- ASSIGNMENT: Only one stretch of the data below is wanted: the lines from the one with "family: Cervidae" through the one with "category: unidentified deer", repeated exactly.

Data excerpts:
● ● ● ● ●

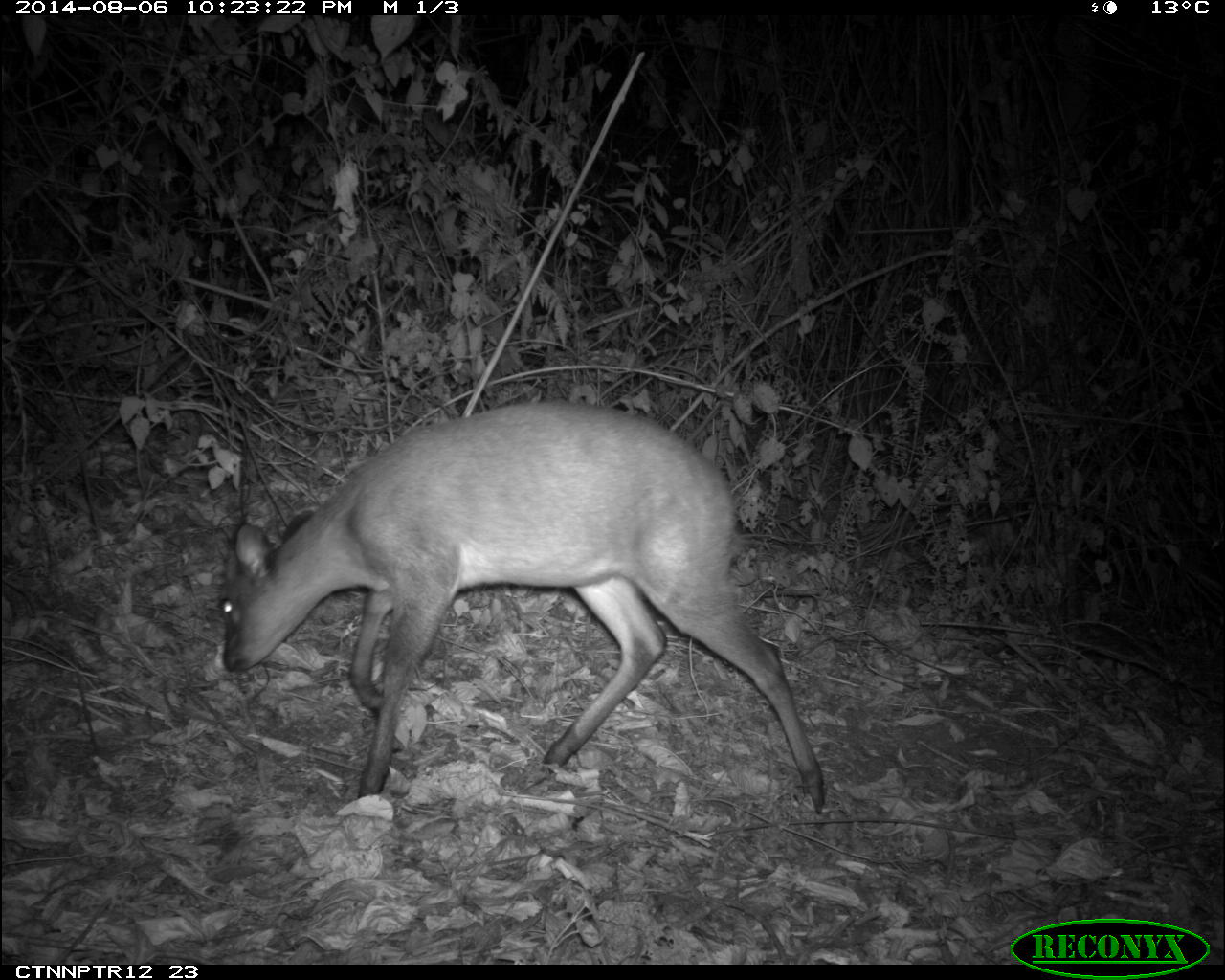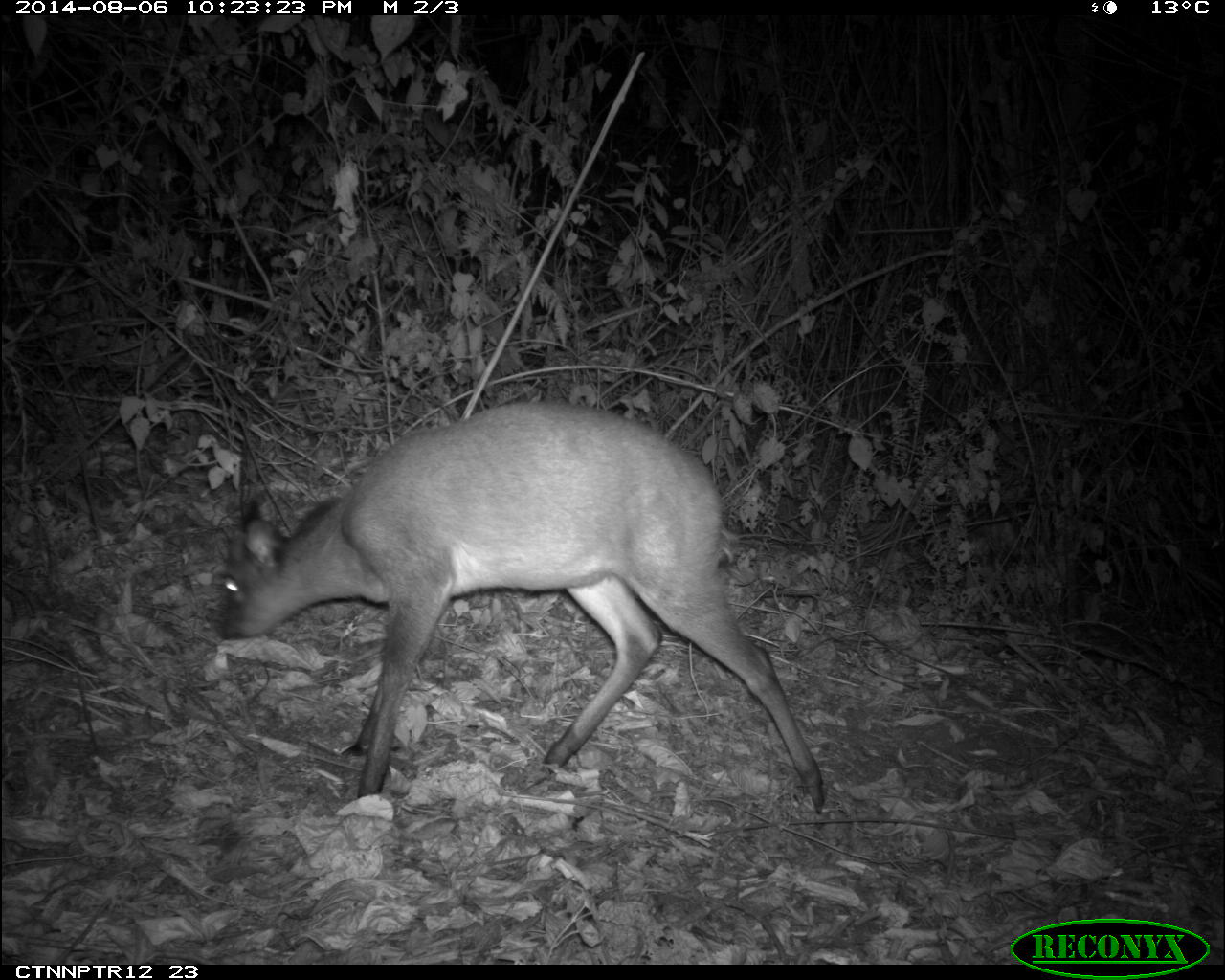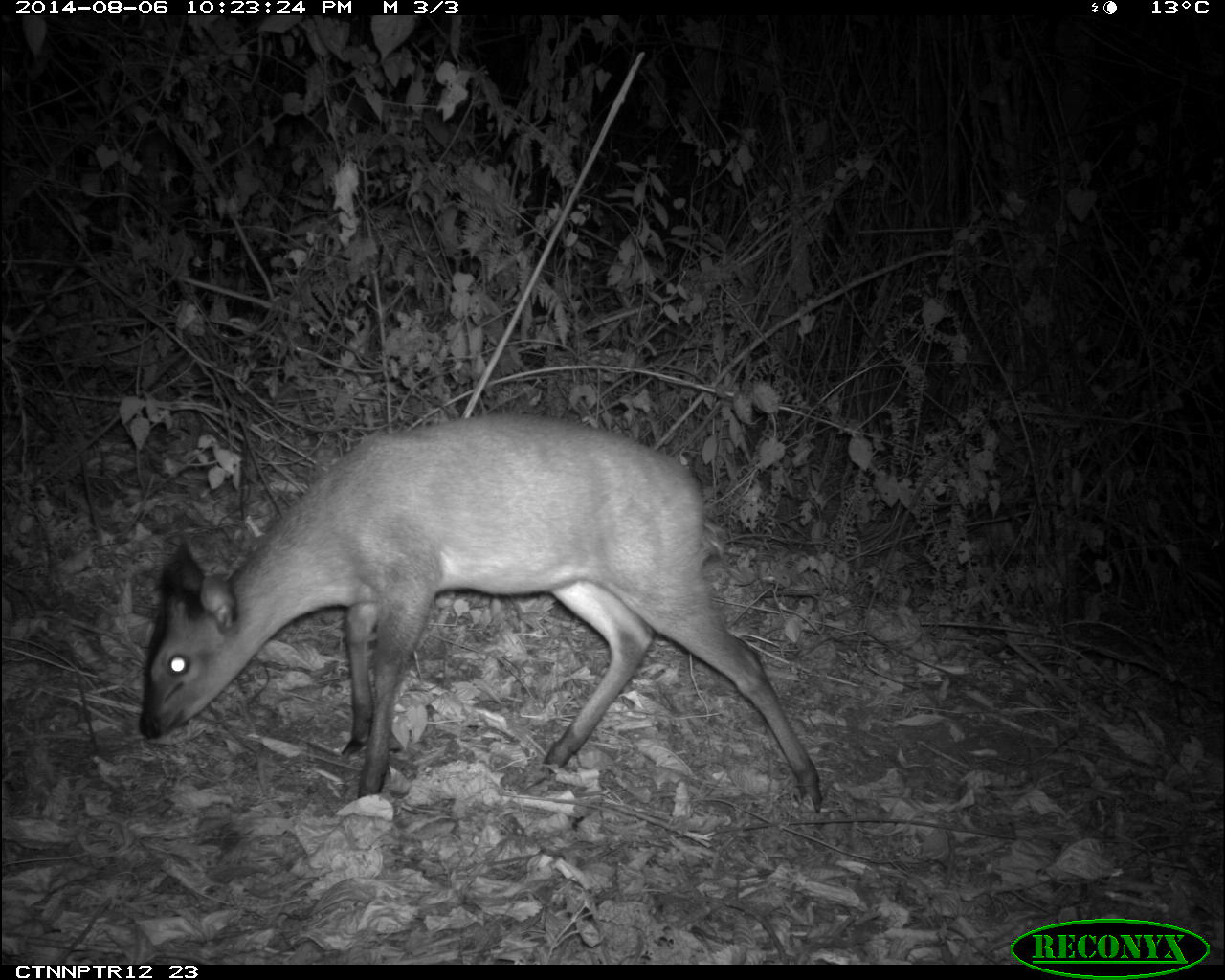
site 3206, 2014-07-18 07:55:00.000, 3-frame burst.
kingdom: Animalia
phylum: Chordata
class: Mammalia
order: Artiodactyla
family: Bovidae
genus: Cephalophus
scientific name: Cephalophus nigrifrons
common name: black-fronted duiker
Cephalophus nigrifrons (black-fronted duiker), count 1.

● ● ● ● ●

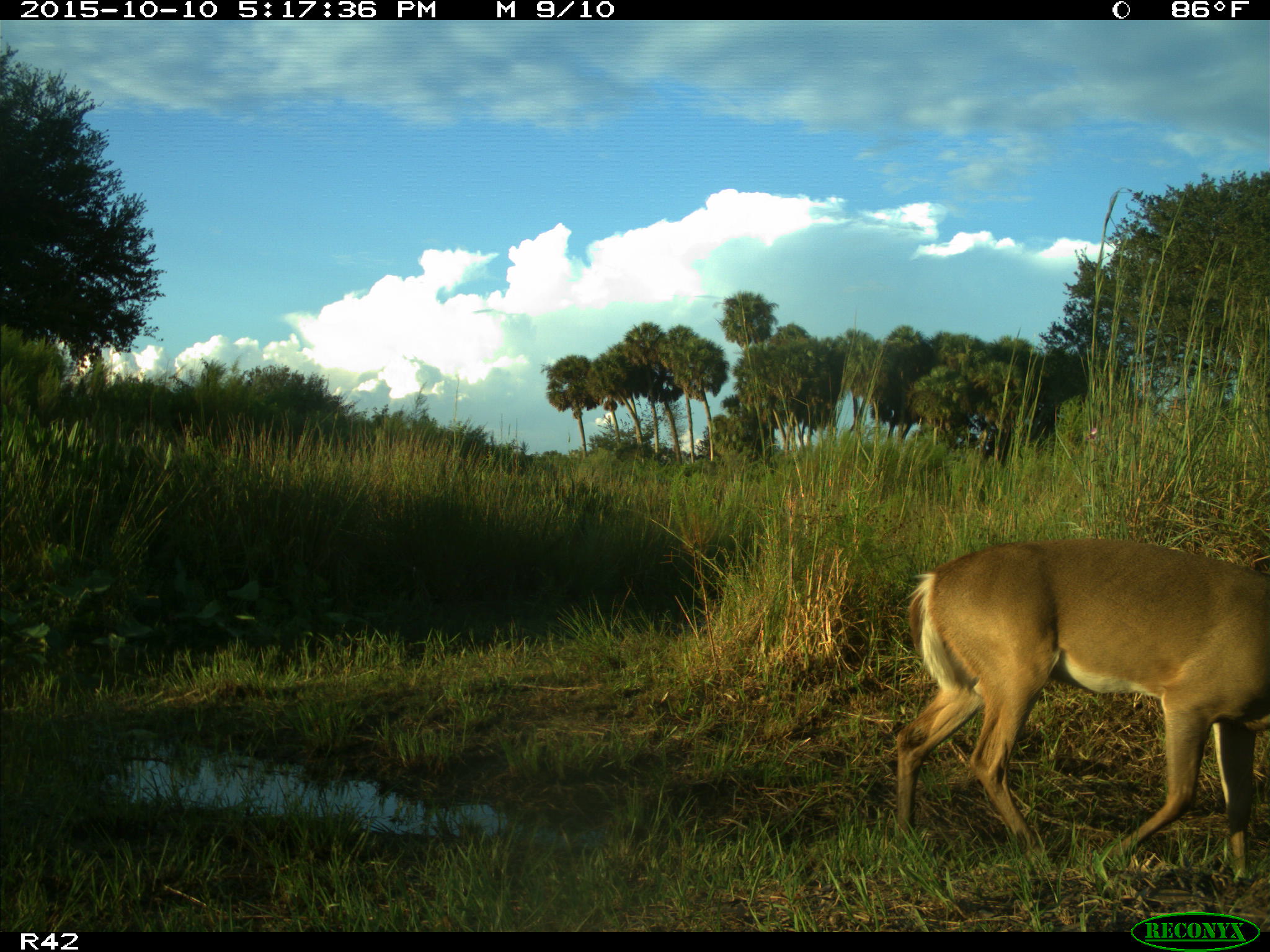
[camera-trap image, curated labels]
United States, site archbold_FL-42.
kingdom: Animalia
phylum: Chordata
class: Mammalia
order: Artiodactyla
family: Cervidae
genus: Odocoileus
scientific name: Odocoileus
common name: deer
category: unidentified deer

● ● ● ● ●

- ANSWER SECTION:
family: Cervidae
genus: Odocoileus
scientific name: Odocoileus
common name: deer
category: unidentified deer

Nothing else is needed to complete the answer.